• What this task involves: According to the page on The Backpacker Chef, how many episodes did Season 1 have?

- Promotional poster
- Hangul: 백패커
- Lit.: Backpacker
- RR: Baekpaekeo
- MR: Paekp'aek'ŏ
- Genre: Cooking Travel
- Starring: Current:; Baek Jong-won; Ahn Bo-hyun; Go Kyung-pyo; Heo Kyung-hwan; Lee Soo-geun; Former:; DinDin; Oh Dae-hwan;
- Country of origin: South Korea
- Original language: Korean
- No. of seasons: 2
- No. of episodes: 44

Production
- Executive producer: Park Hee-yeon
- Producers: Lee Woo-hyung Shin Chan-yang

Original release
- Network: tvN
- Release: May 26, 2022 – November 10, 2024

= The Backpacker Chef =

South Korean television show

The Backpacker Chef is a South Korean variety program that airs on tvN.

Season 1 aired on Thursdays at 20:40 (KST) from May 26 till October 6, 2022, for 20 episodes. It starred Baek Jong-won, Oh Dae-hwan, Ahn Bo-hyun and DinDin.

• Information provided:

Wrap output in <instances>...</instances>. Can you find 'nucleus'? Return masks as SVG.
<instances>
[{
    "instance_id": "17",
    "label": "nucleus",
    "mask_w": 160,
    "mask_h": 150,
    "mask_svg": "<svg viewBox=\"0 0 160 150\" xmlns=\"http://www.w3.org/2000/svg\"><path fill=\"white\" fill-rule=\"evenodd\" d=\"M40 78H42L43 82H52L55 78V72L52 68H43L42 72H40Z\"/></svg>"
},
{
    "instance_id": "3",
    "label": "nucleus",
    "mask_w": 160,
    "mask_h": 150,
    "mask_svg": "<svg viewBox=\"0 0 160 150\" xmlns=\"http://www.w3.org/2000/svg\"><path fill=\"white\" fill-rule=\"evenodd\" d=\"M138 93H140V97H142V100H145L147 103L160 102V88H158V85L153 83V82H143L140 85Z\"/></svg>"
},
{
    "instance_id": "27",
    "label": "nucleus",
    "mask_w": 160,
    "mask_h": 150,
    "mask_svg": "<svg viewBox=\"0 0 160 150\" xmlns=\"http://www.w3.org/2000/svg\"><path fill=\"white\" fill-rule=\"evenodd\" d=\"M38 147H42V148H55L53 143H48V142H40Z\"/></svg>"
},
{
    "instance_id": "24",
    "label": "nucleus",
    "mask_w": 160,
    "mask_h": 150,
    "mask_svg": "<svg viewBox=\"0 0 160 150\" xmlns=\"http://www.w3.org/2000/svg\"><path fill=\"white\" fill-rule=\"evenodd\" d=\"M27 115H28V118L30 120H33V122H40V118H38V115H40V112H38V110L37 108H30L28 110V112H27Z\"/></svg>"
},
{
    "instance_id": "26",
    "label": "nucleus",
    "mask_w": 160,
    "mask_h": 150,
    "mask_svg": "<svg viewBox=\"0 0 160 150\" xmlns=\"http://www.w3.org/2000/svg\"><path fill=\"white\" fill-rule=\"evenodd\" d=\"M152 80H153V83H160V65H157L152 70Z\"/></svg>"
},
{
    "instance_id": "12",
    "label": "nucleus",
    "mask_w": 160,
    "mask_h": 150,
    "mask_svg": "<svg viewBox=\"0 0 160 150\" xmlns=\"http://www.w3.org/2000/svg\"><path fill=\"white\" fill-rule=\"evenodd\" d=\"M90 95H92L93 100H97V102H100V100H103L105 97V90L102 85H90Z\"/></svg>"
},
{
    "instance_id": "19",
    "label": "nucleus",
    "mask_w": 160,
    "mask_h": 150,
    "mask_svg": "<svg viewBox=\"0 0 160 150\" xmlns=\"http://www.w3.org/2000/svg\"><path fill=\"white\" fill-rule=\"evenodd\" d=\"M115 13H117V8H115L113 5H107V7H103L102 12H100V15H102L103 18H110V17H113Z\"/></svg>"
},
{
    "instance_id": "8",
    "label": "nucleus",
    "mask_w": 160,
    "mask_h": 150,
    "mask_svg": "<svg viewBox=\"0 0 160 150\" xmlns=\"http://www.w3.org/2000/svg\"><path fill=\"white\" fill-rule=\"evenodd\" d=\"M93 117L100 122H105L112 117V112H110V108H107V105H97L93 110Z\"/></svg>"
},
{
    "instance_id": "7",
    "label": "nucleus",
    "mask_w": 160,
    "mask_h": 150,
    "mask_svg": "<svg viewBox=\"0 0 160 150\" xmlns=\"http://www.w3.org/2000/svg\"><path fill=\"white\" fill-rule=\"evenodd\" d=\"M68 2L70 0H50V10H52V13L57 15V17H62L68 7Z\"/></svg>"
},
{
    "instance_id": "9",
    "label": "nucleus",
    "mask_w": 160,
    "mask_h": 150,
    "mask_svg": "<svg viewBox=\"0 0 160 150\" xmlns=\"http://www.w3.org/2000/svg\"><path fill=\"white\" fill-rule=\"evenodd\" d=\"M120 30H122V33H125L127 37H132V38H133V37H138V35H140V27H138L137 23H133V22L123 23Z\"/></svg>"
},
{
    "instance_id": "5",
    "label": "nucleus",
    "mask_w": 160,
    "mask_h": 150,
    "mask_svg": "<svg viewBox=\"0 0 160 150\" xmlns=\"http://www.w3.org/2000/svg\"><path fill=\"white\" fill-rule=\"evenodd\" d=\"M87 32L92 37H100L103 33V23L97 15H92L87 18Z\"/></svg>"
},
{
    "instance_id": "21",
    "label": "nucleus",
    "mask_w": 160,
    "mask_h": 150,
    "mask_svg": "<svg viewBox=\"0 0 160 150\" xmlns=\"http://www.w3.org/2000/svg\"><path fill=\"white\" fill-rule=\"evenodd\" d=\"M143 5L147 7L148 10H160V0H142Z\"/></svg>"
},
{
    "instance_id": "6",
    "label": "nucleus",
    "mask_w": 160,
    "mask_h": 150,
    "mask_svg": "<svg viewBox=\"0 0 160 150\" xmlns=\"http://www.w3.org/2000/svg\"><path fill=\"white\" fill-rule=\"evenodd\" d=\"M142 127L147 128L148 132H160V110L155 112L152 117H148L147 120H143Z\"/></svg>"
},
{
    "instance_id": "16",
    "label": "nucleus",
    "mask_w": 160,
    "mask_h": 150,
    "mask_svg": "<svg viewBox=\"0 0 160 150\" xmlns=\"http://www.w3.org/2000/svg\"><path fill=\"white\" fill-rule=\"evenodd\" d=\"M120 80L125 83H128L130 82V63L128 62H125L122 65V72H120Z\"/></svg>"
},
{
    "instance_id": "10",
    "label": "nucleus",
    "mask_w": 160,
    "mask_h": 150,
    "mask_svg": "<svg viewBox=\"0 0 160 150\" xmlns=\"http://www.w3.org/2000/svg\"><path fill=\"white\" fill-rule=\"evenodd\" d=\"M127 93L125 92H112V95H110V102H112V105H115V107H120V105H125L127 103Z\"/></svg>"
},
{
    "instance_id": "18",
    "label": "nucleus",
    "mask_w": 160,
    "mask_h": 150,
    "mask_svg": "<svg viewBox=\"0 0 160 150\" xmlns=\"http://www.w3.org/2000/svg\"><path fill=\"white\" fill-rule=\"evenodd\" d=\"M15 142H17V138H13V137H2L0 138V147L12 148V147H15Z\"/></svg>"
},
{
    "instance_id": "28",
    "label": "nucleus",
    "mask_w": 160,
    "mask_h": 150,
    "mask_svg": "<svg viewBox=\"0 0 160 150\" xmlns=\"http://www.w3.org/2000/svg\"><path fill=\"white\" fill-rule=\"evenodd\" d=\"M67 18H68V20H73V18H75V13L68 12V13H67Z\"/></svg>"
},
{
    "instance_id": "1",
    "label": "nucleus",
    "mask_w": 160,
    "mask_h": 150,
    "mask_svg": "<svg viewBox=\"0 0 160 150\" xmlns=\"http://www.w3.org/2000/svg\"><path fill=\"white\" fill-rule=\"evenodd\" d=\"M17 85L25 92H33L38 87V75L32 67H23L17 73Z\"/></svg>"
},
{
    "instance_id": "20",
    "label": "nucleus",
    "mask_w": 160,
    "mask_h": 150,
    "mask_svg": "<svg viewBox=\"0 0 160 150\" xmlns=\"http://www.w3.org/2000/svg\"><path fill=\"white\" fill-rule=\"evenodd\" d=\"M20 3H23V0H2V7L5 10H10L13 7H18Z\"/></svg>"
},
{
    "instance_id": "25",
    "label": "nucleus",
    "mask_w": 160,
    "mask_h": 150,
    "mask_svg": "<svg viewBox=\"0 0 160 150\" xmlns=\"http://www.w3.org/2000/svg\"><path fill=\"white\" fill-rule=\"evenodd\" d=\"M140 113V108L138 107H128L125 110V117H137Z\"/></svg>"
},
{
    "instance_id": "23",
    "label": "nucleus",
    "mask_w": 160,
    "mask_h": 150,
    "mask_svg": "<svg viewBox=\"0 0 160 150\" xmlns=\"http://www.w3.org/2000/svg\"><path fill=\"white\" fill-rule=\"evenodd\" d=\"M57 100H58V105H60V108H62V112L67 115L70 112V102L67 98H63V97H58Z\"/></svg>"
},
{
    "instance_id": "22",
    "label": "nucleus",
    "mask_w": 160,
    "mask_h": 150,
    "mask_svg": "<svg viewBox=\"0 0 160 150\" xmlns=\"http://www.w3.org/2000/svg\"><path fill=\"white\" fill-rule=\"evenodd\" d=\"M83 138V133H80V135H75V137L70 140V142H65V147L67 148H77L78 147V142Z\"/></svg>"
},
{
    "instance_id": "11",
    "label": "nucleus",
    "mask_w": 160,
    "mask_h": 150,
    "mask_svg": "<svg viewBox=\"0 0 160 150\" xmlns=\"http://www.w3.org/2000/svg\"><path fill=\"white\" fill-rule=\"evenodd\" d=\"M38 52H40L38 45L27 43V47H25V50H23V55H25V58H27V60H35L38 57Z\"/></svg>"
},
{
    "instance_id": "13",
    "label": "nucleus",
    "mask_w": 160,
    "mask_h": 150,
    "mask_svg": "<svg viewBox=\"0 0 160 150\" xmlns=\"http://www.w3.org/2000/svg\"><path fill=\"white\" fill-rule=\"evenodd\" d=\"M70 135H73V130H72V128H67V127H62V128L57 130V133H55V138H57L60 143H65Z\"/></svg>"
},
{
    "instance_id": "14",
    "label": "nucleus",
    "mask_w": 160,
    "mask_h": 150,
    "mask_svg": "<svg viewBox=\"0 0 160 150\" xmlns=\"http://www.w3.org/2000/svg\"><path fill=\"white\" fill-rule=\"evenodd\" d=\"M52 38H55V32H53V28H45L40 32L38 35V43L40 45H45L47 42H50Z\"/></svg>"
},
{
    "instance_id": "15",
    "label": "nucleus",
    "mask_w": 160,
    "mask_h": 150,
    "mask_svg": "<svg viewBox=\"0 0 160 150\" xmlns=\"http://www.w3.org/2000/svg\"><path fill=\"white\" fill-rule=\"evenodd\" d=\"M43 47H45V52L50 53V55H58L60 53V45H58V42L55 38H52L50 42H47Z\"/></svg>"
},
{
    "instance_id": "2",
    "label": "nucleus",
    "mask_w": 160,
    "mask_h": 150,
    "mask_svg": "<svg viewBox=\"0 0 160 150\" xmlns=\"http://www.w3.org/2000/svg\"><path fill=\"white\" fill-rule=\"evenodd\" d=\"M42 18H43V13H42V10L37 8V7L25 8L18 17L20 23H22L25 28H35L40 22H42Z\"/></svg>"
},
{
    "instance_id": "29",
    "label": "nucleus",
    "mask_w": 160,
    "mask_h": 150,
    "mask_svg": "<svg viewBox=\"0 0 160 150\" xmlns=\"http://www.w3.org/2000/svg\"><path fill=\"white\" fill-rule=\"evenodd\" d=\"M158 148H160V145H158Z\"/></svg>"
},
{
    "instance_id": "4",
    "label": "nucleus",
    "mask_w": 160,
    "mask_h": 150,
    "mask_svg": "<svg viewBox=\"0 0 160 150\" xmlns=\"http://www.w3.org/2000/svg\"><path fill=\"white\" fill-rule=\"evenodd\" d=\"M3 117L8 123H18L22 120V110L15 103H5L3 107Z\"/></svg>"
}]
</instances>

• The completed task: Season 1 had 20 episodes.